I am recoding numeric values to character values. I am wanting the values of 77 and 99 to be coded to missing so they are not included in the frequency tables.
value C5R
. = " "
1 = "MOTHER (STEP, FOSTER, ADOPTIVE) OR FEMALE GUARDIAN"
2 = "FATHER (STEP, FOSTER, ADOPTIVE) OR MALE GUARDIAN"
3 = "GRANDPARENT"
4 = "OTHER FAMILY MEMBER/FRIEND"
77 = " "
99 = " "
I thought the above would do what I was wanting, but when I ran a proc freq that missing appeared in the table but the value was simply blank. I am not sure if this is possible to do.
any help is appreciated.
RELATIONSHIP OF RESPONDENT TO TEEN (RECODE)
Cumulative Cumulative
C5R Frequency Percent Frequency Percent
ƒƒƒƒƒƒƒƒƒƒƒƒƒƒƒƒƒƒƒƒƒƒƒƒƒƒƒƒƒƒƒƒƒƒƒƒƒƒƒƒƒƒƒƒƒƒƒƒƒƒƒƒƒƒƒƒƒƒƒƒƒƒƒƒƒƒƒƒƒƒƒƒƒƒƒƒƒƒƒƒƒƒƒƒƒƒƒƒƒƒƒƒƒƒƒ
MOTHER (STEP, FOSTER, ADOPTIVE) OR FEMALE GUARDIAN 15859477 77.13 15859477 77.13
FATHER (STEP, FOSTER, ADOPTIVE) OR MALE GUARDIAN 3500044 17.02 19359521 94.15
GRANDPARENT 821907.6 4.00 20181429 98.15
OTHER FAMILY MEMBER/FRIEND 376138.2 1.83 20557567 99.98
4608.209 0.02 20562175 100.00 ******I want this value to appear as missing below and not be included in the frequency count or percent calculations.

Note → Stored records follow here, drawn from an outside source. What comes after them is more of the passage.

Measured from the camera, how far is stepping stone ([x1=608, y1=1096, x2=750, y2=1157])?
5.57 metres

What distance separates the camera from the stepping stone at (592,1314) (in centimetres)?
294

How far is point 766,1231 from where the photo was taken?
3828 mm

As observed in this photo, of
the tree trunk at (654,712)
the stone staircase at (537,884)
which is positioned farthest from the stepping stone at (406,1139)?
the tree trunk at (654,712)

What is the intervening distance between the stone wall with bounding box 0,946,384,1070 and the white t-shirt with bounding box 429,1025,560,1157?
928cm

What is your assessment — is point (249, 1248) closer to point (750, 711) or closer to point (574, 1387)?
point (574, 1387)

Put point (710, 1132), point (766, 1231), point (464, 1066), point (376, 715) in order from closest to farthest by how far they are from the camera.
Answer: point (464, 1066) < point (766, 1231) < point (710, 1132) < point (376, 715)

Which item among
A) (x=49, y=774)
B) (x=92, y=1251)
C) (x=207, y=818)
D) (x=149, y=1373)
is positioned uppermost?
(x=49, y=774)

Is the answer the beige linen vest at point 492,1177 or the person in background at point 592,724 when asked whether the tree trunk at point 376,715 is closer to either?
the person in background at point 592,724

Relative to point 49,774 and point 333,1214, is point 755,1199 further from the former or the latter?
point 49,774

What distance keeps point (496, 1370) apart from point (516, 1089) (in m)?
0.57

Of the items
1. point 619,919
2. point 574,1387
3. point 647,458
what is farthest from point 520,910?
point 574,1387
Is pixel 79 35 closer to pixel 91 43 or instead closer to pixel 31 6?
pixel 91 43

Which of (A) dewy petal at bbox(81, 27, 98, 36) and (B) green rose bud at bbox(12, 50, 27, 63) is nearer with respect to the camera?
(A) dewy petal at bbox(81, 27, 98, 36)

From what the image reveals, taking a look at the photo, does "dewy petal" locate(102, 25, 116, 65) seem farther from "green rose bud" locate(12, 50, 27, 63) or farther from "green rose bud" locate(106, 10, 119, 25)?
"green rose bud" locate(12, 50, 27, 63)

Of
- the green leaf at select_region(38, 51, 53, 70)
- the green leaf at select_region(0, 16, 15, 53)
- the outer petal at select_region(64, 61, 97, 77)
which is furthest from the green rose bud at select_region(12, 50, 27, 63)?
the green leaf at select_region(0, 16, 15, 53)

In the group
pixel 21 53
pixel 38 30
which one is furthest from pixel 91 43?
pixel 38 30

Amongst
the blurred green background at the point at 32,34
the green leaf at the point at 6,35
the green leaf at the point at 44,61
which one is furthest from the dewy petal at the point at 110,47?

You will probably get better results by recoding the actual data values. You can use special missing values to distinguish amoung 77,99 and actual missing values.
Then those values will always be considered missing by PROC FREQ (and other analysis procedures).
Here is one way to convert using an INFORMAT and two different FORMATs. One that displays a decode for all of the values and other that maps the special values to blank.
proc format ;
value C5R /* Normal reporting value decodes */
1 = "MOTHER (STEP, FOSTER, ADOPTIVE) OR FEMALE GUARDIAN"
2 = "FATHER (STEP, FOSTER, ADOPTIVE) OR MALE GUARDIAN"
3 = "GRANDPARENT"
4 = "OTHER FAMILY MEMBER/FRIEND"
77,.A = "Not Applicable"
99,.B = "Refused to answer"
. = "Not specified"
;
value C5M /* Collapse all missing values */
.,.A,.B,77,99 = ' '
other = [C5R50.]
;
invalue c5x /* Recoding Informat */
77=.A
99=.B
;
run;
data want ;
do c5=1 to 4,77,99,.;
c5x = input(put(c5,2.),c5x.);
output;
end;
run;
Try using PROC FREQ will all combinations of the original variable (C5) and the recoded variable (C5X), missing option, and the C5R and C5M formats.
is this helpful?
proc format;
value C5R
. = " "
1 = "MOTHER (STEP, FOSTER, ADOPTIVE) OR FEMALE GUARDIAN"
2 = "FATHER (STEP, FOSTER, ADOPTIVE) OR MALE GUARDIAN"
3 = "GRANDPARENT"
4 = "OTHER FAMILY MEMBER/FRIEND"
77 = " "
99 = " ";
run;
data have;
input v;
format v c5r.;
cards;
1
2
2
3
4
77
99
.
;
proc freq data=have;
tables v;
run;
You are almost certainly applying the format in the FREQ step. In FREQ the missing values are eliminated first, then the format is applied. Using the format in an earlier step (Linlin uses it in the DATA step) causes this timing to change.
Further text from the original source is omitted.